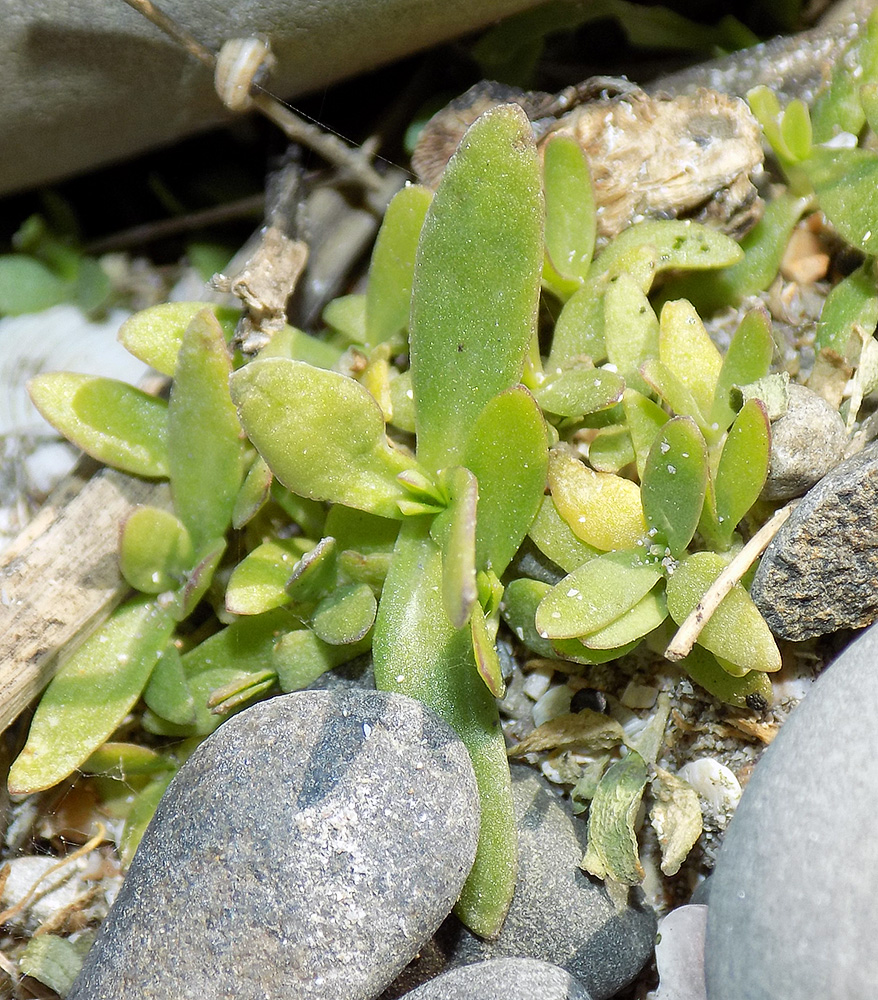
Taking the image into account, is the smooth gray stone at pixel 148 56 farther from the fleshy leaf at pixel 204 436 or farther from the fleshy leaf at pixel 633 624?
the fleshy leaf at pixel 633 624

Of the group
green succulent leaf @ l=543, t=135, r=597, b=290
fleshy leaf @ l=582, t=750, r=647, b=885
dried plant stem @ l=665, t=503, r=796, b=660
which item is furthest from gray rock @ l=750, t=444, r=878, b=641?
green succulent leaf @ l=543, t=135, r=597, b=290

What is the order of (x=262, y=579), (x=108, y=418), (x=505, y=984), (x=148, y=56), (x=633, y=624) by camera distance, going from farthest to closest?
(x=148, y=56)
(x=108, y=418)
(x=262, y=579)
(x=633, y=624)
(x=505, y=984)

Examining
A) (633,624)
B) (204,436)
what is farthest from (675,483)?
(204,436)

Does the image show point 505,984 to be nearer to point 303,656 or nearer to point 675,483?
point 303,656

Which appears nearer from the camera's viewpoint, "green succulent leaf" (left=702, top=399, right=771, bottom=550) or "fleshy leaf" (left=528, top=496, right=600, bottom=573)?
"green succulent leaf" (left=702, top=399, right=771, bottom=550)

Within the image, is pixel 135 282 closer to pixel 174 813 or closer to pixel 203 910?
pixel 174 813

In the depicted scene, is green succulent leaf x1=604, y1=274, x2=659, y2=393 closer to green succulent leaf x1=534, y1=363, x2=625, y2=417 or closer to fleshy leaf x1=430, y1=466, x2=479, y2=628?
green succulent leaf x1=534, y1=363, x2=625, y2=417

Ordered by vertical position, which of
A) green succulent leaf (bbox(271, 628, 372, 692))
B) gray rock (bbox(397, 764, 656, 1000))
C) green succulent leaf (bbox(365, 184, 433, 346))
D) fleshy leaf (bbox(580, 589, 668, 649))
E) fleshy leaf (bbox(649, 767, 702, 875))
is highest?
green succulent leaf (bbox(365, 184, 433, 346))
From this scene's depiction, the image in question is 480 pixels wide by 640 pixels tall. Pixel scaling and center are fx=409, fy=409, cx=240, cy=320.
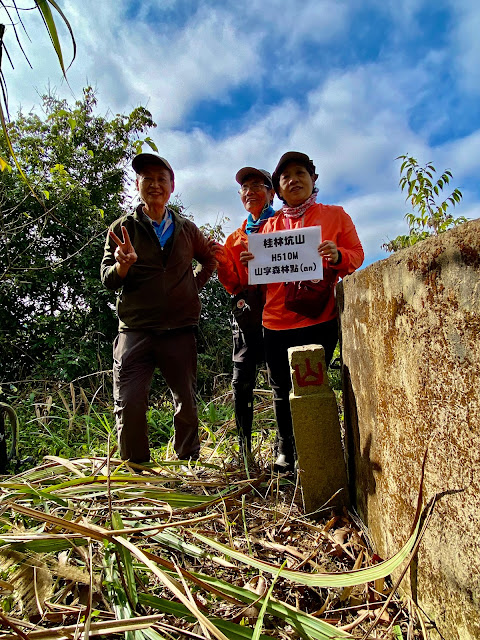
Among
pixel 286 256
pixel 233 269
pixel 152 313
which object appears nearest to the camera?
pixel 286 256

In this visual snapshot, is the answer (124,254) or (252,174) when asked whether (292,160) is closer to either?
(252,174)

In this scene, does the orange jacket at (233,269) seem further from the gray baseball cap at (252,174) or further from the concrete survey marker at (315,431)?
the concrete survey marker at (315,431)

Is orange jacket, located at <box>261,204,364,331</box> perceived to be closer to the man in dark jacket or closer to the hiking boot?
the man in dark jacket

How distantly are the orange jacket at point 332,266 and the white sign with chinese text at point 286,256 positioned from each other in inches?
3.8

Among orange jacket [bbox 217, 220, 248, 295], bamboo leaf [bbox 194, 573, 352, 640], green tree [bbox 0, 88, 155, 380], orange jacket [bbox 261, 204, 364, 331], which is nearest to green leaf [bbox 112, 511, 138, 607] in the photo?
bamboo leaf [bbox 194, 573, 352, 640]

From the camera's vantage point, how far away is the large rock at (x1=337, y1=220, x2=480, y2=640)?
953 millimetres

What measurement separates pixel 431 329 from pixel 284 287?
4.02ft

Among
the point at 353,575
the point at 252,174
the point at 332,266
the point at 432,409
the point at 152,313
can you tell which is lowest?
the point at 353,575

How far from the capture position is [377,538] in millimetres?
1534

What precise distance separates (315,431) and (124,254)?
4.66ft

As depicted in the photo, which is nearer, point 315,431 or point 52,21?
point 52,21

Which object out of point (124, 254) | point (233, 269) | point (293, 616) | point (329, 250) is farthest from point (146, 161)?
point (293, 616)

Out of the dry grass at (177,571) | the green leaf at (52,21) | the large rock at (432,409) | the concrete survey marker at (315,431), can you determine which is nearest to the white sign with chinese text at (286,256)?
the concrete survey marker at (315,431)

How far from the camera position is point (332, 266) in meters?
2.13
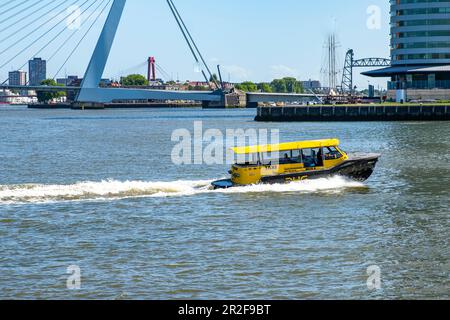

# EXERCISE INSTRUCTIONS
Copy out all of the material above word for word, leaving out the pictures.

# TASK RESPONSE
Taking the image into account, is the smooth gray stone at pixel 148 56 farther from the fleshy leaf at pixel 204 436 or farther from the fleshy leaf at pixel 633 624?
the fleshy leaf at pixel 633 624

Of the group
green succulent leaf @ l=543, t=135, r=597, b=290
fleshy leaf @ l=582, t=750, r=647, b=885
dried plant stem @ l=665, t=503, r=796, b=660
which item is furthest from gray rock @ l=750, t=444, r=878, b=641?
green succulent leaf @ l=543, t=135, r=597, b=290

What is the order of (x=262, y=579), (x=108, y=418), (x=505, y=984), (x=148, y=56), (x=633, y=624) by camera distance, going from farthest to closest?
(x=148, y=56)
(x=108, y=418)
(x=262, y=579)
(x=633, y=624)
(x=505, y=984)

Examining
A) (633,624)
B) (204,436)
what is farthest from (675,483)?
(204,436)

Does the image show point 505,984 to be nearer to point 303,656 or nearer to point 675,483?
point 303,656

Which appears nearer from the camera's viewpoint, "green succulent leaf" (left=702, top=399, right=771, bottom=550) or "fleshy leaf" (left=528, top=496, right=600, bottom=573)?
"green succulent leaf" (left=702, top=399, right=771, bottom=550)

Within the image, is pixel 135 282 closer to pixel 174 813 or closer to pixel 203 910?
pixel 174 813

In the depicted scene, is green succulent leaf x1=604, y1=274, x2=659, y2=393 closer to green succulent leaf x1=534, y1=363, x2=625, y2=417 or closer to fleshy leaf x1=430, y1=466, x2=479, y2=628?
green succulent leaf x1=534, y1=363, x2=625, y2=417

Ordered by vertical position, which of
A) green succulent leaf (bbox(271, 628, 372, 692))
B) gray rock (bbox(397, 764, 656, 1000))
C) green succulent leaf (bbox(365, 184, 433, 346))
D) fleshy leaf (bbox(580, 589, 668, 649))
E) fleshy leaf (bbox(649, 767, 702, 875))
is highest?
green succulent leaf (bbox(365, 184, 433, 346))
From this scene's depiction, the image in question is 480 pixels wide by 640 pixels tall. Pixel scaling and center are fx=409, fy=409, cx=240, cy=320.
Among
pixel 286 256
pixel 233 269
pixel 152 313
which object appears nearest to the camera?
pixel 286 256

In this visual snapshot, is the answer (124,254) or (252,174) when asked whether (292,160) is closer to either?
(252,174)

In this scene, does the orange jacket at (233,269) seem further from the gray baseball cap at (252,174) or further from the concrete survey marker at (315,431)?
the concrete survey marker at (315,431)

Is orange jacket, located at <box>261,204,364,331</box> perceived to be closer to the man in dark jacket or closer to the hiking boot?
the man in dark jacket

How distantly are the orange jacket at point 332,266 and the white sign with chinese text at point 286,256 positioned from each other in inches?
3.8

Among orange jacket [bbox 217, 220, 248, 295], bamboo leaf [bbox 194, 573, 352, 640], green tree [bbox 0, 88, 155, 380], orange jacket [bbox 261, 204, 364, 331], which is nearest to green leaf [bbox 112, 511, 138, 607] in the photo?
bamboo leaf [bbox 194, 573, 352, 640]

From the camera's vantage point, how far away is the large rock at (x1=337, y1=220, x2=480, y2=640)?
953 millimetres

What measurement separates pixel 431 329 from pixel 284 287?
4.02ft

Among
the point at 353,575
the point at 252,174
the point at 332,266
the point at 432,409
the point at 152,313
can you tell which is lowest?
the point at 353,575

How far from the capture position is [377,538] in millimetres?
1534

What precise distance separates (315,431) and (124,254)?
4.66ft

As depicted in the photo, which is nearer, point 315,431 or point 52,21?
point 52,21

Which object out of point (124, 254) | point (233, 269) | point (293, 616) | point (329, 250) is farthest from point (146, 161)?
point (293, 616)

Out of the dry grass at (177,571) | the green leaf at (52,21) | the large rock at (432,409) | the concrete survey marker at (315,431), can you determine which is nearest to the white sign with chinese text at (286,256)?
the concrete survey marker at (315,431)

How far from the camera position is point (332, 266) in meters?
2.13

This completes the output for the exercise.